Never in a million years would Kyle have the courage to ask her out. He is painfully shy and a rejection would be too much to bear.
Kyle props his feet on a chair and takes another slow drink. He doesn’t like a cold brew or iced coffee. He doesn’t like decaf or coffee that is flavored with strange ingredients like pumpkin or maple bacon.
He gets another refill. He stirs in a little more cream. He watches the swirl of the coffee and the soothing silence that it makes.

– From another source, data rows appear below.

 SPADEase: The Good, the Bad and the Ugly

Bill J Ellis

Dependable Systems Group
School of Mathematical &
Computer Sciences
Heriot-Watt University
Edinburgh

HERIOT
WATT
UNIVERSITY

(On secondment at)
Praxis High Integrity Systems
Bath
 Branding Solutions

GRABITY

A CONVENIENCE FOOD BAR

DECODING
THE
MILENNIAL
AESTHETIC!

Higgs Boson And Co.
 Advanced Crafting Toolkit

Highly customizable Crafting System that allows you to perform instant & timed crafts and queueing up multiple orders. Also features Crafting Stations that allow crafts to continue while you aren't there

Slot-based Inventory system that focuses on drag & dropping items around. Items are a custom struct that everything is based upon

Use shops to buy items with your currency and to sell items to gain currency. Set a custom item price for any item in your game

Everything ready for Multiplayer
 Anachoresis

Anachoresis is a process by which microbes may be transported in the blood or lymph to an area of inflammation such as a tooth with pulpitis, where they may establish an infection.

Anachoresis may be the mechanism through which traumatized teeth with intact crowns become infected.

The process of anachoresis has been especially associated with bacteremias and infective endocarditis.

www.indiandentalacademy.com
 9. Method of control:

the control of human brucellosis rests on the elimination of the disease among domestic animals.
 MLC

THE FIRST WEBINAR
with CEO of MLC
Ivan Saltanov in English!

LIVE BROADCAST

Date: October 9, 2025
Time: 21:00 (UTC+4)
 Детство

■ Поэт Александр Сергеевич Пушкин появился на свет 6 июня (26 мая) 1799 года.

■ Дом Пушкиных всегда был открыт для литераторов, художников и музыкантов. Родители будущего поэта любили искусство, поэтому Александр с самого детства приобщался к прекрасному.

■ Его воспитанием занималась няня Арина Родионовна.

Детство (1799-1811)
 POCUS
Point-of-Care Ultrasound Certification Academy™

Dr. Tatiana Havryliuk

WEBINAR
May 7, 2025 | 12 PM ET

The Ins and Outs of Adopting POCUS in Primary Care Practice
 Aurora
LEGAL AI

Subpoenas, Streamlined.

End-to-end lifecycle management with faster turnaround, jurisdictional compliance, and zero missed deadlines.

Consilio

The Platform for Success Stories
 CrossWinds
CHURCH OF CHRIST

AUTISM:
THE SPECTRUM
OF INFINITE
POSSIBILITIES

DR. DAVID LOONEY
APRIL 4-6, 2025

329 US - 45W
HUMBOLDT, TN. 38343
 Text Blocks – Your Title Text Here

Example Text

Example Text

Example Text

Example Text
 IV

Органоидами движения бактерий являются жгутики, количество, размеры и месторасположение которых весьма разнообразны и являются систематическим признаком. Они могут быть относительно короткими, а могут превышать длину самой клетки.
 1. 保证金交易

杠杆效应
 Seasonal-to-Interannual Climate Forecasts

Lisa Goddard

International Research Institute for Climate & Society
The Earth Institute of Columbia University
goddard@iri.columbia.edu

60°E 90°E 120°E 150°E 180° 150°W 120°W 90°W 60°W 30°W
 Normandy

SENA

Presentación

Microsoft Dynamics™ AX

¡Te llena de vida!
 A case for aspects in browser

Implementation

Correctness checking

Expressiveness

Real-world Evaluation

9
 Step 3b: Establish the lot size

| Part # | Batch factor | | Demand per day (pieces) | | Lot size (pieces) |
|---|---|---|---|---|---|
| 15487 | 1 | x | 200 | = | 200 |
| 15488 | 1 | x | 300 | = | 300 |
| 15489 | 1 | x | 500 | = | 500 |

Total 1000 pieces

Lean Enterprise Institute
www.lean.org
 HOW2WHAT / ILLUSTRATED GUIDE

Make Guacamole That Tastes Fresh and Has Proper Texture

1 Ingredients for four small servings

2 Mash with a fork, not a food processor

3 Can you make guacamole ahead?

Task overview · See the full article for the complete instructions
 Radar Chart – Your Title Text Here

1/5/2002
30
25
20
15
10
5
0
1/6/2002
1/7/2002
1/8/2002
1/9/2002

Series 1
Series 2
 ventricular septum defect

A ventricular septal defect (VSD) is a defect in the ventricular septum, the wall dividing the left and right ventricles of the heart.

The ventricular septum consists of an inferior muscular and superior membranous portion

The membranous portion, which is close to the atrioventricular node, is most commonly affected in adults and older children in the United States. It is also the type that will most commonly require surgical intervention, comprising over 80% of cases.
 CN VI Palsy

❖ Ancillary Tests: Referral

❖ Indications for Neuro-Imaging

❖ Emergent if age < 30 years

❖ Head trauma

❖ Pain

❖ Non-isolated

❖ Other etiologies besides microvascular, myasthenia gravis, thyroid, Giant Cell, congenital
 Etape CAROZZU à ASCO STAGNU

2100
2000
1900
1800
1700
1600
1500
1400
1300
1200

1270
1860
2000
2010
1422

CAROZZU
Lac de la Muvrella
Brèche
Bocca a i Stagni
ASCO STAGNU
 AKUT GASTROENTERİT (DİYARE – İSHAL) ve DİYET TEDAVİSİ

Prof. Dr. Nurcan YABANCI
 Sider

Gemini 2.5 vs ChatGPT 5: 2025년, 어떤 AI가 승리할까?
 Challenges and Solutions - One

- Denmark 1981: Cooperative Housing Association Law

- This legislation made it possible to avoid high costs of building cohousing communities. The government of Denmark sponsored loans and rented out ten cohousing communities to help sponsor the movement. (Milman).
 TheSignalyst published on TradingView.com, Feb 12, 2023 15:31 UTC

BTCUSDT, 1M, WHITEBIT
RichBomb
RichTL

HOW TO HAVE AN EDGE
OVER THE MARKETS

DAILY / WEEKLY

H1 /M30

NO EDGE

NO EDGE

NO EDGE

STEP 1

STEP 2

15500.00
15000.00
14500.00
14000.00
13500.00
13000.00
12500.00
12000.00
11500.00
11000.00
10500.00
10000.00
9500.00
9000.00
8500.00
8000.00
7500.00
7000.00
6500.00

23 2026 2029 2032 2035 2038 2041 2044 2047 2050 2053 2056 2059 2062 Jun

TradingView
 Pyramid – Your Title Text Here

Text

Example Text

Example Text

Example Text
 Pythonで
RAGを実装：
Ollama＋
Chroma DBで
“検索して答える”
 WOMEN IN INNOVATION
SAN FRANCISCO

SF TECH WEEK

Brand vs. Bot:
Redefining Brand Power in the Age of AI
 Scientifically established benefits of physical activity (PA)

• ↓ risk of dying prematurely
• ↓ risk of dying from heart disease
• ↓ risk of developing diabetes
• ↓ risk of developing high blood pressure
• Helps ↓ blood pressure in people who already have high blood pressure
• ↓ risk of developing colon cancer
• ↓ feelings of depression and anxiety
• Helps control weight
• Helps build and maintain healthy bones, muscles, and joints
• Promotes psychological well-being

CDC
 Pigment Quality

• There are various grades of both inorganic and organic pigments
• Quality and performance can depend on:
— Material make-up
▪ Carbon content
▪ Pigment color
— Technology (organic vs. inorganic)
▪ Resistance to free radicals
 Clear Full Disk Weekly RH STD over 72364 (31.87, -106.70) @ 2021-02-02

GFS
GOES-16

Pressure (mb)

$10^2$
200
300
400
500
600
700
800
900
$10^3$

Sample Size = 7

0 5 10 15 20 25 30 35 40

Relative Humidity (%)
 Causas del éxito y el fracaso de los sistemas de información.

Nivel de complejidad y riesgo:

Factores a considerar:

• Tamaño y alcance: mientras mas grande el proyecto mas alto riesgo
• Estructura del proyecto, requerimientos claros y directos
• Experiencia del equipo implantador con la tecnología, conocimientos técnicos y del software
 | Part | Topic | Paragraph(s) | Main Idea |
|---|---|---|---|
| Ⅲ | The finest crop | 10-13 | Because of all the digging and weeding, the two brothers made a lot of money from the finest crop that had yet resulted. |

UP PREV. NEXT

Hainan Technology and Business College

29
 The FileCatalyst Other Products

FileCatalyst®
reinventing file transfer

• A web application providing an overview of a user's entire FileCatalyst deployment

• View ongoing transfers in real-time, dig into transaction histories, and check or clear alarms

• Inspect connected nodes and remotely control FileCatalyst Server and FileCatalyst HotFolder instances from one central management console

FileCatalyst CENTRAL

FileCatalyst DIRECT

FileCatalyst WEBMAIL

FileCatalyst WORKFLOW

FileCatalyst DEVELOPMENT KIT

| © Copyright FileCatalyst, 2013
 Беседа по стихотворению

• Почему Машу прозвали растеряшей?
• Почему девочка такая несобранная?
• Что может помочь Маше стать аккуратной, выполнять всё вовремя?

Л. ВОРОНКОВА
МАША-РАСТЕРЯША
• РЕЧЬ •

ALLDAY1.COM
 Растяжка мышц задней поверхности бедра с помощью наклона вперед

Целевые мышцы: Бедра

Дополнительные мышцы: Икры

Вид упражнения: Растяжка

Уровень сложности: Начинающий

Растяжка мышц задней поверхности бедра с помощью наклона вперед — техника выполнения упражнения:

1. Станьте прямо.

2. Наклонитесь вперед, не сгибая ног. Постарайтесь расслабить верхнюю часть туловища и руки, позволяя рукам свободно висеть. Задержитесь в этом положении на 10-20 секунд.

He notices the barista again. She is sweet like his coffee. She enjoys seeing her customers happy. Kyle believes her motives are pure and she is not friendly just for the tips.
He closes his eyes and imagines her whispering, “I get off from work at four. Why don’t we go to another coffee shop?” she asks. “I hear the one on De LaVina is good.”
The thought swirls around his head like the movement of stirred coffee.
He takes the last sip and puts his laptop back into the case. He wipes the coffee residue from his face, approaches the barista with the hope of catching her eye and perhaps offering a goodbye wave. When she doesn’t glance back, he sadly looks away and thinks to himself that she’s probably a tea drinker and doesn’t really like the taste of coffee anyway.